The individual hit entries in the output file should look like this:
Score = 382 bits (982), Expect = 4e-136, Method: Compositional matrix adjust. Identities = 203/235 (86%), Positives = 209/235 (89%), Gaps = 12/235 (5%) Query 17 KSVLAKKSAPPAPLCPQPGPSLPLSPHTMGAVPHLHGAKGERERRSPSPPREATAREGDE 76 + VLAKKSAPPAPLCPQPGPSLPLSPHTMGAVPHLHGAKGERERRSPSPPREATAREGDE Sbjct 31 REVLAKKSAPPAPLCPQPGPSLPLSPHTMGAVPHLHGAKGERERRSPSPPREATAREGDE 90 Query 77 ERQSQRGSGCSELRQNRHHVLCVA---VLCILVLALVAVIVLQRLSCLPPPPFSHVW--- 130 ERQSQRGSGCS+LRQNR VLCVA VLCILV +VAVIVLQR SC P PPFSHV+ Sbjct 91 ERQSQRGSGCSKLRQNRRCVLCVALCAVLCILVSVVVAVIVLQRPSCPPRPPFSHVYPNT 150 Query 131 ------KCYYFSYTKSDWNSSREHCHRLGASLATVDTEEEMEFMRGYRRPADRWIGLHRA 184 KCYYFS TKSDW SSRE CHRLGASLATVD EEEMEFMRGYRRPADRWIGLHRA Sbjct 151 WVGFHGKCYYFSDTKSDWKSSREQCHRLGASLATVDREEEMEFMRGYRRPADRWIGLHRA 210 Query 185 EGDEHWTWADGSAFSNWFELRGGGQCAYLHGDWINSTLCHSEKFWVCSRADSYVL 239 EGDEHWTWADGSAFSNWF+ +GGGQC YLHGDWINSTLCHSEKFWVCSRADSYVL Sbjct 211 EGDEHWTWADGSAFSNWFKPQGGGQCVYLHGDWINSTLCHSEKFWVCSRADSYVL 265
Use tama_orf_blastp_parser.py to parse the results from Blastp.
Example command:
python tama_orf_blastp_parser.py -b ${blastp} -o ${outfile}
blastp - output from Blastp in previous step
outfile - name of output file from parsing
Use tama_cds_regions_bed_add.py to create the annotation bed file with CDS regions added.
Example command:
python tama_cds_regions_bed_add.py -p ${orf} -a ${bed} -f ${fasta} -o ${outfile}
orf - The output file from the previous step
bed - The bed annotation file that you started with in this pipeline
fasta - The transcript fasta file from the first step
outfile - The output bed file with CDS regions
The output of step 5 is a bed file with CDS regions defined by column 7 and 8. Column 7 is the start of the CDS region and column 8 is the end. The 4th column contains the gene ID and transcript ID along with additional information.

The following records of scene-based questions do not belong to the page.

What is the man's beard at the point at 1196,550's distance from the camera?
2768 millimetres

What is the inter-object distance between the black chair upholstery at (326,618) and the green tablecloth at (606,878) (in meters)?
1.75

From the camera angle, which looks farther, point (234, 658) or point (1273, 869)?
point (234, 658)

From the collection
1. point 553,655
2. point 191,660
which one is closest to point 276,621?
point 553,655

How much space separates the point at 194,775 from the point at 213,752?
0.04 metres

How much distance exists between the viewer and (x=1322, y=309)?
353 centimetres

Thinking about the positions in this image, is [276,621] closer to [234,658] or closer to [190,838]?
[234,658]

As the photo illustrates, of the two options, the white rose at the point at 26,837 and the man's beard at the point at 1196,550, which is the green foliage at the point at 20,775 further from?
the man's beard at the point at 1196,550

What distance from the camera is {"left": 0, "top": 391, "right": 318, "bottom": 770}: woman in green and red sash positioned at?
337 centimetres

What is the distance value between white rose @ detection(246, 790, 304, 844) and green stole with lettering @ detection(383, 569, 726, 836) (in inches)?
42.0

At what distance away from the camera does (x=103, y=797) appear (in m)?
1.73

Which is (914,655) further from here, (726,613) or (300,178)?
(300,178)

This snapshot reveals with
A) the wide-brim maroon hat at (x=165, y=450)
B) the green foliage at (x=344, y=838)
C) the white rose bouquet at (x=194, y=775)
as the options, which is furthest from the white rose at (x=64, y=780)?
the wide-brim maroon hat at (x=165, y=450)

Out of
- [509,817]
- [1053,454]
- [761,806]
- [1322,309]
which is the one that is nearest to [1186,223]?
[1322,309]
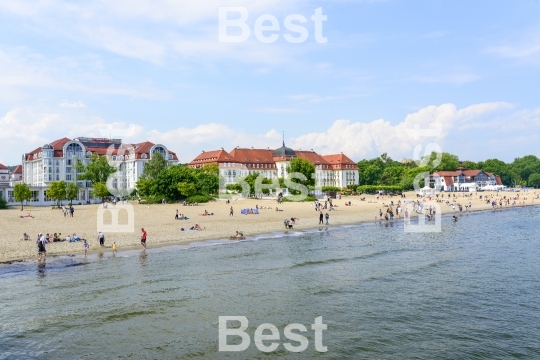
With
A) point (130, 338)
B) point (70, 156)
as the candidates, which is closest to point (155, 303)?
point (130, 338)

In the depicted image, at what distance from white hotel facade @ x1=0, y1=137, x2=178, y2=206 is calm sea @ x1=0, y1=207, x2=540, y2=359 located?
65326 millimetres

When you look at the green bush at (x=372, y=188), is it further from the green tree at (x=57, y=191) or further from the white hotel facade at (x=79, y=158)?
the green tree at (x=57, y=191)

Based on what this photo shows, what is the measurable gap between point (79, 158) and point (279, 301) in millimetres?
94501

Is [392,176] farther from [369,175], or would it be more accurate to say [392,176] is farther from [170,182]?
[170,182]

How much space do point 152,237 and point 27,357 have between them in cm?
2267

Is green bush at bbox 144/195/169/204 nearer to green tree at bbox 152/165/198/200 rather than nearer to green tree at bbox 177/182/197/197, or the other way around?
green tree at bbox 152/165/198/200

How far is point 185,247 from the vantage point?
32.6 m

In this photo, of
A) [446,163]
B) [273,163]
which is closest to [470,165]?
[446,163]

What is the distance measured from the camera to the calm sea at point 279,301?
563 inches

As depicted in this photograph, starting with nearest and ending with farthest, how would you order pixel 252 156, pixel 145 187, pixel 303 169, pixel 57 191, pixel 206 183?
pixel 57 191 → pixel 206 183 → pixel 145 187 → pixel 303 169 → pixel 252 156

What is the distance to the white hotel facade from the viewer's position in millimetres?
98688

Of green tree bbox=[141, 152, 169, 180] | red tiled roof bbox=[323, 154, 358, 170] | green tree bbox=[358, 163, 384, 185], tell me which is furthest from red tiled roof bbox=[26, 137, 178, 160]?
green tree bbox=[358, 163, 384, 185]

This is the format of the 4th column:
gene_id;trans_id;gene_name;trans_length_flag;blastp_match_flag;nmd_flag;frame
This is an example of a line:
1 219 3261 G1;G1.2;R4GIW7;full_length;50_match;prot_ok;F1 40 + 2154 2662 200,0,255 5 98,93,181,107,714 0,1457,1757,2132,2328
gene_id -> G1
trans_id -> G1.2
gene_name -> R4GIW7
This is the name of the gene in the protein database that had a hit with Blastp.
trans_length_flag -> full_length
Either "full_length" or "5prime_degrade". "5prime_degrade" means that the start codon was not found within the ORF and thus the transcript looks like it is incomplete on the 5' end. "full_length" means that the complete ORF was contained within the transcript.

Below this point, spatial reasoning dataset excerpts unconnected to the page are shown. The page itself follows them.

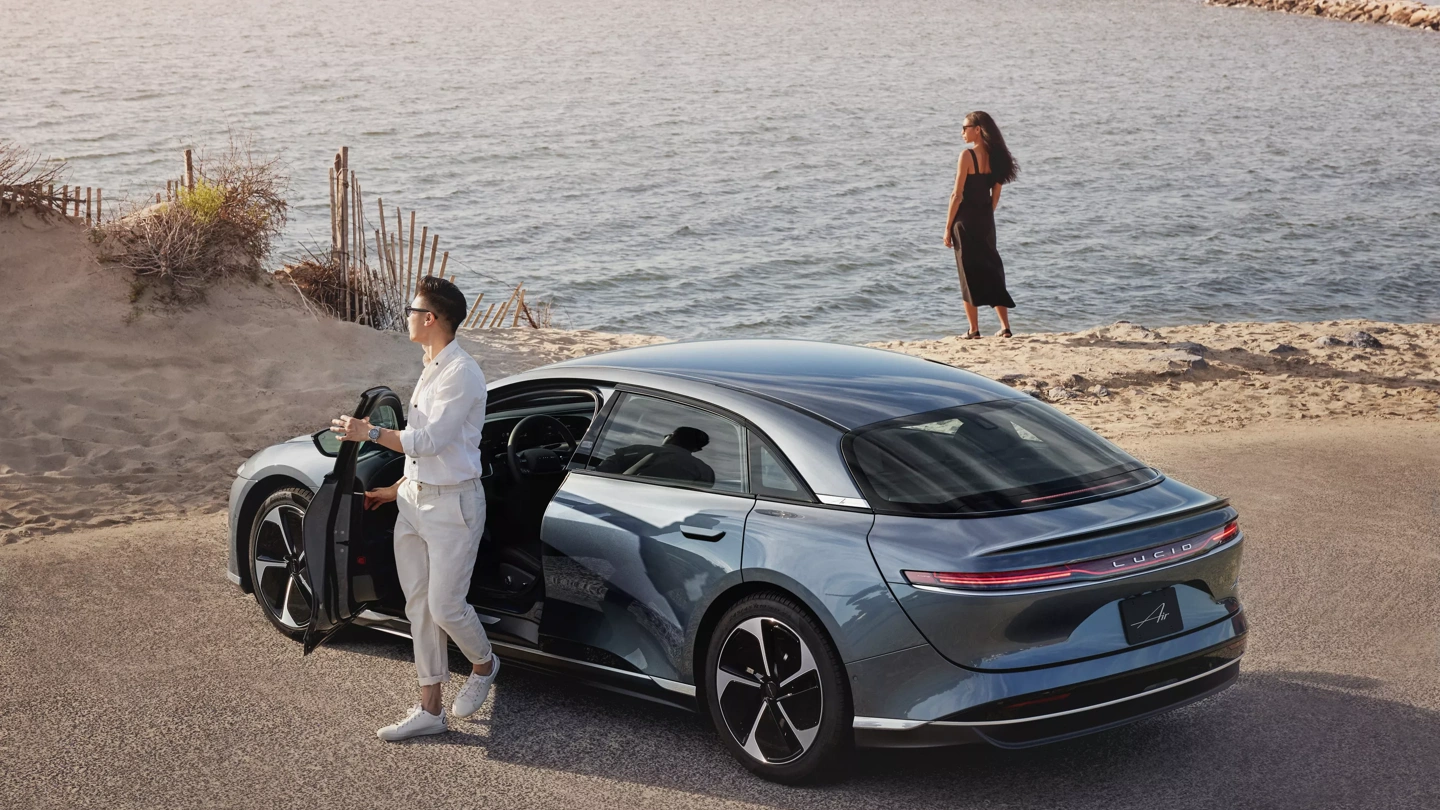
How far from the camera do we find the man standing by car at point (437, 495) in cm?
539

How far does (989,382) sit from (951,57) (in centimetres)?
5817

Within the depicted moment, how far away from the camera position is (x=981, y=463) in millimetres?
5207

blastp_match_flag -> 50_match
Possible flags include:
full_match - Complete match of ORF and protein.
90_match - >90% match.
50_match - >50% match.
bad_match - <50% match.
no_hit - No matches.
no_orf - No ORF predicted.
nmd_flag -> prot_ok
Possible flags include:
prot_ok - Looks like a protein coding transcript, not an NMD.
NMD# - So this could be NMD1, NMD2, NMD3, and so forth. NMD indicates that this is an NMD and the number indicates the number of splice junctions between the stop codon and the last exon.
missing - This indicates that there were missing nucleotides in the genome assembly which means ORF prediction could not be done.
frame -> F1
This indicates the frame of the ORF with respect to the start of the transcript.